While it has long been known that ‘black holes’ suck in light, physicists are still debating where it goes.  Similarly, it seems Ukraine sucks in money from carbon trading and the government is having trouble finding where that has all gone. For the last two months, Ukraine has actively searched for 320 million Euros it received from selling hot air AAUs to Japan and Spain for emission reduction projects.  The investigation is still ongoing, but Ukrainian President Victor Yanukovich has already announced, ‘the money was stolen by the previous Government’.  Whatever the truth may be, the current government has confirmed to Ukrainian NGOs that, so far, not a single project was financed from these funds. Ukraine got the money under the international emissions trading mechanism by selling 30 million tonnes of hot air credits to Japan in the spring of 2009 and a further 3 million credits to Spain. Although Ukraine claims it has set up a Green Investment Scheme regulation to prove that money goes only to emissions reductions projects in a transparent and efficient way, in reality there is no access to information on project selection procedures and the subsequent use of the money. There is also a big scandal in Ukraine about a proposed AAU trading contract between the Ukrainian Government and what appears to be a New Zealand limited partnership, Tawhaki International LP, involving 50 million AAUs. According to a media investigation of this deal, the owners of the company are Ukrainian citizens, one of whom is a former 
UNFCCC negotiator. ECO thinks it outrageous that Ukraine still insists on the right to bank all the unused AAUs from the first commitment period into the future, given that it seems unable to properly regulate its carbon trading or ‘green’ the projects.  To make things worse, their post-2012 target includes – you guessed it – even more hot air. Our message to Ukraine is: the UNFCCC is not the place to cheat.  It is the place for you to help solve the global climate crisis!  The Ukrainian NGO Working Group on Climate Change has urged all Annex I parties not to buy any more hot air from Ukraine until it reviews its national regulations and assures the money is used in a transparent and efficient way. Under the current scheme neither the population nor the economy, and certainly not the climate, will see any benefit. Hot air trading creates another kind of black hole too – sucking away the will of Annex I countries to actually cut emissions.  A new AAU surplus must be avoided in the next Kyoto Protocol commitment period. Reduction targets for any Annex 1 country – not only those presently owning surplus AAUs like Russia and Ukraine – must be substantively lower than current baseline emission estimates. As for the AAU surplus, carryover between the first and second commitment periods could have the following legally binding restrictions:

  • AAU surplus may be used domestically in surplus holding countries for compliance in the next commitment period, but subject to a dynamic discount factor.

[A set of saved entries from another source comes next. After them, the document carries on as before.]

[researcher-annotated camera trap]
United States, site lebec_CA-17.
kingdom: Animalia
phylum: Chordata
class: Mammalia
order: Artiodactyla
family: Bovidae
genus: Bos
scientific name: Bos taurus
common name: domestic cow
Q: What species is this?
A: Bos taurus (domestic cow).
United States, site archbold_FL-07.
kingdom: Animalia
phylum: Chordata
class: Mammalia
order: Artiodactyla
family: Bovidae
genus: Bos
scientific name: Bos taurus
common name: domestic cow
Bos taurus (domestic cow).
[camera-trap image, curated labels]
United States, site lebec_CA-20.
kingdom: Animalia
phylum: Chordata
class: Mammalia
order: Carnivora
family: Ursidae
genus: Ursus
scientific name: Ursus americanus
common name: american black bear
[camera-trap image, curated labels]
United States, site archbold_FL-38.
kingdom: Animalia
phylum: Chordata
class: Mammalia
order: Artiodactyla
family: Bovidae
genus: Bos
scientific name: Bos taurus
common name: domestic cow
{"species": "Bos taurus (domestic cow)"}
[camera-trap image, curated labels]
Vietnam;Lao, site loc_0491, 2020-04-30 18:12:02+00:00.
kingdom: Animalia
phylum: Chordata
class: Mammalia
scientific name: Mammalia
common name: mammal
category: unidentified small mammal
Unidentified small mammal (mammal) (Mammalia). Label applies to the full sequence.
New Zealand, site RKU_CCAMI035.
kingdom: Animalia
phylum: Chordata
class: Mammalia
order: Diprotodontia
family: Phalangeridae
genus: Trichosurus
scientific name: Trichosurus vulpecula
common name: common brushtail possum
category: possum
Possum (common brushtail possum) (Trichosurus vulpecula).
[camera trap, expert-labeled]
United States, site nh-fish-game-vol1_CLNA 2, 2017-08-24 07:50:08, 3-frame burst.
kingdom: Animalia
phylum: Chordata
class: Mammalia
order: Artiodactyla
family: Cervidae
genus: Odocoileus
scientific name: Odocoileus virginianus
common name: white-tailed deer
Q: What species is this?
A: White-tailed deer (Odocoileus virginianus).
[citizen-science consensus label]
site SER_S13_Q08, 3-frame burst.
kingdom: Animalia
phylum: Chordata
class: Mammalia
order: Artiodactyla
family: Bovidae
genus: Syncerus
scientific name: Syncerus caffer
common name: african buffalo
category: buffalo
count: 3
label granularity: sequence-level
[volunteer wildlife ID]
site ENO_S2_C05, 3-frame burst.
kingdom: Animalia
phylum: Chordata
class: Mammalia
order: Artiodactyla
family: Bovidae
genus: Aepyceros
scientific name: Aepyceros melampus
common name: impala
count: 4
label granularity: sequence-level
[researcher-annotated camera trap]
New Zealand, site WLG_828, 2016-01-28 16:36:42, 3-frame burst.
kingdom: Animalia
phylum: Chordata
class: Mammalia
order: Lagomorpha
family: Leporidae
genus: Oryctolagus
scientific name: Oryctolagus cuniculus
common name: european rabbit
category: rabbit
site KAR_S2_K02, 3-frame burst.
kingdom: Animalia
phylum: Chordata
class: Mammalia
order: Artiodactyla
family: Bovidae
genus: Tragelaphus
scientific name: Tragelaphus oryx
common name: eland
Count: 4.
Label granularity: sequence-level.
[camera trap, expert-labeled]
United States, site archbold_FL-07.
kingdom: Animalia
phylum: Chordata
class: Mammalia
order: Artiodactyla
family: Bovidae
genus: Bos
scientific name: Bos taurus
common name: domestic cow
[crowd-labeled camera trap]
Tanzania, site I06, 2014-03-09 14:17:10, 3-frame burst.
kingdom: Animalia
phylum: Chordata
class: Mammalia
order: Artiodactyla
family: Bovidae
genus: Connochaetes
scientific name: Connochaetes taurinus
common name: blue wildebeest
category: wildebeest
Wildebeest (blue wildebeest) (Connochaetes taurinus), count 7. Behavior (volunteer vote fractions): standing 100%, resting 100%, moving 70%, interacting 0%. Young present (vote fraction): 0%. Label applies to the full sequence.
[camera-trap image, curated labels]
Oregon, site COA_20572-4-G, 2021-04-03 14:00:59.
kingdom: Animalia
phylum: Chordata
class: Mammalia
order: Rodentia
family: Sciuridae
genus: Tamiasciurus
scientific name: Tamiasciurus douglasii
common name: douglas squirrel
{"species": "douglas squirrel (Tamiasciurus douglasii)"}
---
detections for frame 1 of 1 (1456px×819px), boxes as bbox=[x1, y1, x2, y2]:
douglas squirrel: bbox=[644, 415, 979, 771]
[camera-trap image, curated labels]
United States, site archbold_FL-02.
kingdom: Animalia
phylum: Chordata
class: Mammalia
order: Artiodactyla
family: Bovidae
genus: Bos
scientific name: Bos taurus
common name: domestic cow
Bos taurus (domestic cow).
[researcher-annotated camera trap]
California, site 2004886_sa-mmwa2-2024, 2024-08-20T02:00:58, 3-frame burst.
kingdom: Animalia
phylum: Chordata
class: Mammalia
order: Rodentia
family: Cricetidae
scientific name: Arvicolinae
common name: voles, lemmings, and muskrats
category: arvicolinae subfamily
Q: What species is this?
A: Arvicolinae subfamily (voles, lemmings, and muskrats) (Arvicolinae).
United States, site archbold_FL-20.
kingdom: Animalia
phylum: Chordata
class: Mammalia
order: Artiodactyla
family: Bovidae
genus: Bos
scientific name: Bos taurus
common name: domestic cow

  • The discount factor must be set so that no more than 10-20% of the annual average level of first commitment period emissions is carried over in countries with an AAU surplus.
  • An annual quantified limit on selling off carried-over AAUs has to be agreed, and legal provisions should prevent the laundering of first commitment period AAUs via the sale of second commitment period AAUs.
  • AAUs must not be used at all for compliance in domestic cap and trade systems in Annex I countries.
  • Surplus-holding countries should commit to climate friendly investment of the revenues from AAU surplus selling through transparent and internationally monitored Green Investment Schemes and/or to funds supporting developing country Parties. This can be legally enshrined in a post 2012 agreement.